Nvidia positions the technology for hands-busy settings such as field service, remote assistance, industrial work, healthcare, and training. In those environments, an XR agent could surface relevant information, guide a worker through a procedure, confirm completed steps, or record evidence from the task.

Modular architecture for media, models and tools

The company describes XR AI as a modular system. Live camera frames, microphone input, and other device messages are routed through an XR Media Hub, which can then connect to models, agents, and external tools. Nvidia says its Cosmos models are used for visual grounding, while Nemotron models handle language understanding, reasoning, and tool calling.

For enterprise integrations, the framework relies on Model Context Protocol, or MCP, which can expose data sources and internal tools to the agent. Nvidia also says developers can use orchestration frameworks such as NeMo Agent Toolkit to coordinate workflows across models and services. For applications that need rendered spatial content, the platform can also work with CloudXR.

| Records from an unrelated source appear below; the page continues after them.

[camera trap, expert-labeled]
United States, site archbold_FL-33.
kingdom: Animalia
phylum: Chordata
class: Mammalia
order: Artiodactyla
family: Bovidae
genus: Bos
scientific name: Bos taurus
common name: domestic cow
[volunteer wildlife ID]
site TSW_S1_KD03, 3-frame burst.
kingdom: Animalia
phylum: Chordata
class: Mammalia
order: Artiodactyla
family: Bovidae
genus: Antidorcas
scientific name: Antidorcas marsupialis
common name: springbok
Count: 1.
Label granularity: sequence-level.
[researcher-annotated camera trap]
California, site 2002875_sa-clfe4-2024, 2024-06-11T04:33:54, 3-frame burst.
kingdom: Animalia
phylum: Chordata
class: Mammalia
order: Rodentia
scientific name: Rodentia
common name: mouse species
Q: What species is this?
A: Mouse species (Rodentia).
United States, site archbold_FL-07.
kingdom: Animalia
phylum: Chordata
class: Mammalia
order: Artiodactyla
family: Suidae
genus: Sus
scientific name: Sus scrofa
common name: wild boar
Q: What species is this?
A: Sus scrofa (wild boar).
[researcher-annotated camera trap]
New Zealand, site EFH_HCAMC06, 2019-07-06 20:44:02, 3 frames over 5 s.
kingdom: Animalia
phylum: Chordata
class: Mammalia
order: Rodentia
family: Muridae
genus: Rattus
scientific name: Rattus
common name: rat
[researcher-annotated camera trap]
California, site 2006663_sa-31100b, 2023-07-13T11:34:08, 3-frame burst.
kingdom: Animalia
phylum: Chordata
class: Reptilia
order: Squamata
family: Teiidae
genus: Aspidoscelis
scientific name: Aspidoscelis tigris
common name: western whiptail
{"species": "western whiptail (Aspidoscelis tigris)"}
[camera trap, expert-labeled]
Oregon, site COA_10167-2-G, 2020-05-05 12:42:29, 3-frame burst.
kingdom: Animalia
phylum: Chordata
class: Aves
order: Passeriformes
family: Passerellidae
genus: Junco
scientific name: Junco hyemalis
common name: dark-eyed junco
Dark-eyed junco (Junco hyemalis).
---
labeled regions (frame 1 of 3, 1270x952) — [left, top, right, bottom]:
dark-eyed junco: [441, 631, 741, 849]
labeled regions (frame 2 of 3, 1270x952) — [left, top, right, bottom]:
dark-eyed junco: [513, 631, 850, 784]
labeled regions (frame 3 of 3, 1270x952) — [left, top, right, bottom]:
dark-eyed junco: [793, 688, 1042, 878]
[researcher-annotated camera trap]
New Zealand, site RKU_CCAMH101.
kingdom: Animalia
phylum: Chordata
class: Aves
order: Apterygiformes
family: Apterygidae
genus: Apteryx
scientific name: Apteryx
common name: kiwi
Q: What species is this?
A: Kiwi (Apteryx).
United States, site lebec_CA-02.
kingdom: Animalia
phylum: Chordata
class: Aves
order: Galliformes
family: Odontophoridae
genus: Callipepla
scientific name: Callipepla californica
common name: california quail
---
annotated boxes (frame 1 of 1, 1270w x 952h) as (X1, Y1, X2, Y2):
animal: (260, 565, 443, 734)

The architecture is designed to stay flexible. Nvidia says video data can remain in shared memory while only lightweight metadata moves through the system, reducing unnecessary data transfer and model calls. The same setup can support multiple clients and agents, with responses routed back to the correct participant.

That design means developers can swap out clients, models, orchestration layers, or deployment environments without rebuilding the entire application. Nvidia says the framework is intended to support AI glasses, AR glasses, headsets, mobile devices, web clients, and CloudXR-enabled experiences.

Early use cases in research and manufacturing

Nvidia points to work in healthcare and manufacturing as examples of how the approach may be used. Researchers at Stanford School of Medicine and Princeton University have explored XR and AI workflows for stem cell therapy research, with the aim of helping scientists access contextual information and interact with lab systems without losing focus on procedures.

In manufacturing, Siemens is examining how XR AI and Nvidia DGX Spark might help factory engineers access maintenance information, troubleshoot issues, verify work, and document activity on the shop floor.

The company also outlines a step-by-step path for developers to test the platform, beginning with a GitHub repository that includes sample agents, model-server launchers, MCP servers, web clients, and XR workflows. Nvidia says developers can start with a basic multimodal agent, then add enterprise data, orchestration, and spatial rendering as needed.

The public beta makes the code available for teams that want to experiment with agentic XR systems that combine live perception, voice interaction, enterprise connectivity, and spatial computing in a single stack. Nvidia is framing XR AI as a foundation rather than a finished product, with the beta aimed at helping developers assemble working prototypes faster across different industries.